Burning the Demons
Embracing the Future

In 1997 Burning the Demons Embracing the Future marked a new departure in community organising and the beginning of a fifteen-year journey towards social, economic and cultural change. That year the Rialto Youth Project leadership convened a planning weekend at Invern, Galway. The Network Drugs Team also participated along with local artist Chris Maguire. The Burning the Demons, Embracing the Future event was a big moment for the youth project and its origins can be traced back to that planning weekend at which Charlie O’Neill proposed the notion of a photo realist project with a number of phases.

Coordinated by Chris Maguire from the outset, young people were given cameras and sent out to take pictures of what it’s like to live in Rialto. Using St. Andrew’s as a base, the resulting photographs were laid out and with facilitation by Charlie O’Neill, the 10 most representative images were chosen. A further session at Charlie’s studio at Public Communications Centre (PCC) honed it down to a defining, composit image.

In the next phase of the process, Chris Maguire worked with the local young people engaged with the project to make a mural based on the image. When the mural was finished in September it was mounted on the building in St. Andrew’s. Its appearance there changed the process from a youth project to a community development project. Middle class residents responded negatively to the mural as a defining image of Rialto. In response, Niall O’Baoill produced an explanatory leaflet on the project which was distributed to every household in Rialto.

It was only at that later phase of the project that the proposal to burn the mural and the symbolism of that idea came into focus. Breakfast meetings were organised to inform the community about the project and the idea of a public, parade event around burning the mural. In response a group of local women presented 75 pounds collected to support the project.

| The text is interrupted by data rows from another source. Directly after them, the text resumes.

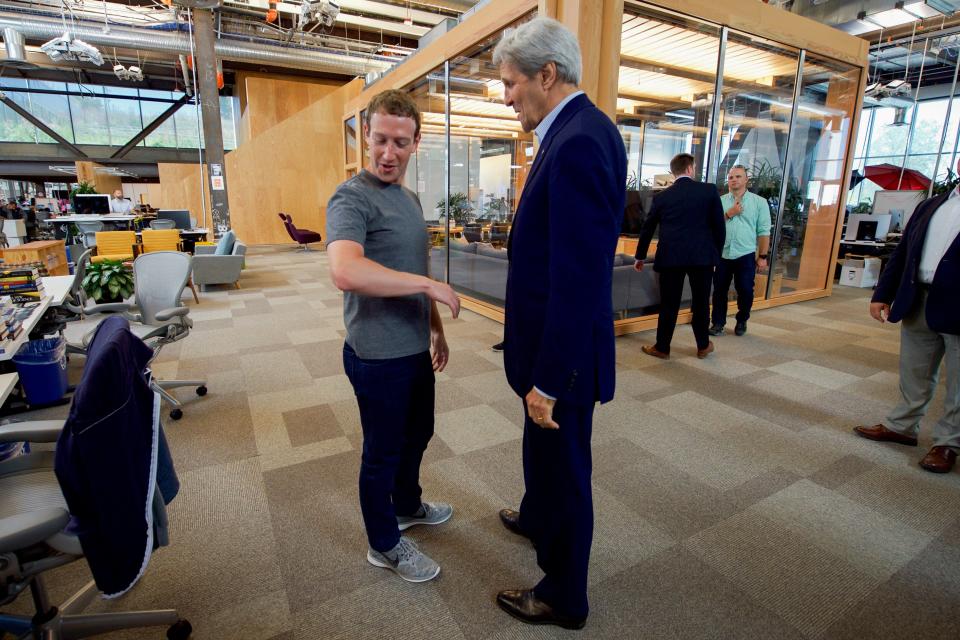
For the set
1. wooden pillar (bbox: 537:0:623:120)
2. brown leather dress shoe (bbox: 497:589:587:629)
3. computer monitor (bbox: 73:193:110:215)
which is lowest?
brown leather dress shoe (bbox: 497:589:587:629)

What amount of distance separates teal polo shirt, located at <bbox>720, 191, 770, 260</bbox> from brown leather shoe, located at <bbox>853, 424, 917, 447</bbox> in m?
2.43

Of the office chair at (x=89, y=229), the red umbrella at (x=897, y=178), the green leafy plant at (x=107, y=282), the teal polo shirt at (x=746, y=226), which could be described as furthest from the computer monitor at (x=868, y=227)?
the office chair at (x=89, y=229)

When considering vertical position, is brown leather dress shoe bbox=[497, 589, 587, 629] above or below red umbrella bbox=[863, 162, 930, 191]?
below

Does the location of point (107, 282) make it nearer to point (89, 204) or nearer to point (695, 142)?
point (695, 142)

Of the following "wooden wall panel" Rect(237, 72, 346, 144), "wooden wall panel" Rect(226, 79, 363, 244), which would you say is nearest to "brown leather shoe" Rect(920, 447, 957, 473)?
"wooden wall panel" Rect(226, 79, 363, 244)

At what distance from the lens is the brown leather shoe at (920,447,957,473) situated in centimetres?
254

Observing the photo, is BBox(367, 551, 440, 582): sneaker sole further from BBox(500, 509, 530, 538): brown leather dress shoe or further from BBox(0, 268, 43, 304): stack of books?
BBox(0, 268, 43, 304): stack of books

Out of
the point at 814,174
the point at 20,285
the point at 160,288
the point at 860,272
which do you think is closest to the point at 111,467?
the point at 20,285

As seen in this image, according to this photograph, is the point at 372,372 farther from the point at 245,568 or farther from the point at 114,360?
the point at 245,568

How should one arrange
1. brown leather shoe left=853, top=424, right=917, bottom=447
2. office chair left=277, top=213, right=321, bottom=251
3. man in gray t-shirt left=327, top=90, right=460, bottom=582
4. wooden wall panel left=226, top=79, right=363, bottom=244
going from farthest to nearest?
wooden wall panel left=226, top=79, right=363, bottom=244 → office chair left=277, top=213, right=321, bottom=251 → brown leather shoe left=853, top=424, right=917, bottom=447 → man in gray t-shirt left=327, top=90, right=460, bottom=582

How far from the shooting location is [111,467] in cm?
112

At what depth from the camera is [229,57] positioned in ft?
35.7

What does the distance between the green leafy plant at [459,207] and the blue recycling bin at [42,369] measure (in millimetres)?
4703


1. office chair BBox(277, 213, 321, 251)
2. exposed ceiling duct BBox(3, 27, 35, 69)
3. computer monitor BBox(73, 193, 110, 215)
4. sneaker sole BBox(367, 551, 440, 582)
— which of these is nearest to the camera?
sneaker sole BBox(367, 551, 440, 582)
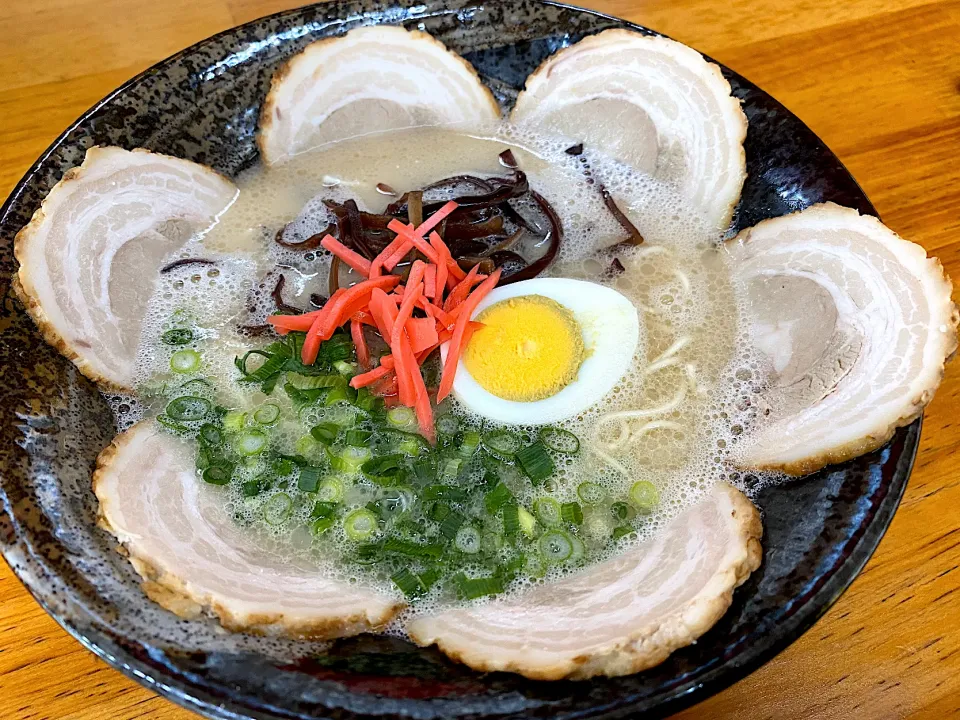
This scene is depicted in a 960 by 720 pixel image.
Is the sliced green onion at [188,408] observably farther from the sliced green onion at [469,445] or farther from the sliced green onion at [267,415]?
the sliced green onion at [469,445]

It was evolving into more of a parade event.

The Burning the Demons, Embracing the Future event became a very significant moment. While the process had started in late September, by October young people had not yet fully bought in: they were gathering wood for the Halloween bonfire. A group of men, including youth worker Paul O’Shaughnessy and volunteer John Bissett volunteered to be on site with screw guns to stack the pallets for the fire sculpture. A pyrotechnics man known locally as Seamus The Firestarter directed how the bonfire was to be built. Youth workers realised that the Rialto Majorettes and other groups were coming to join the parade. The site at St. Andrew’s became a frenetic scene of construction.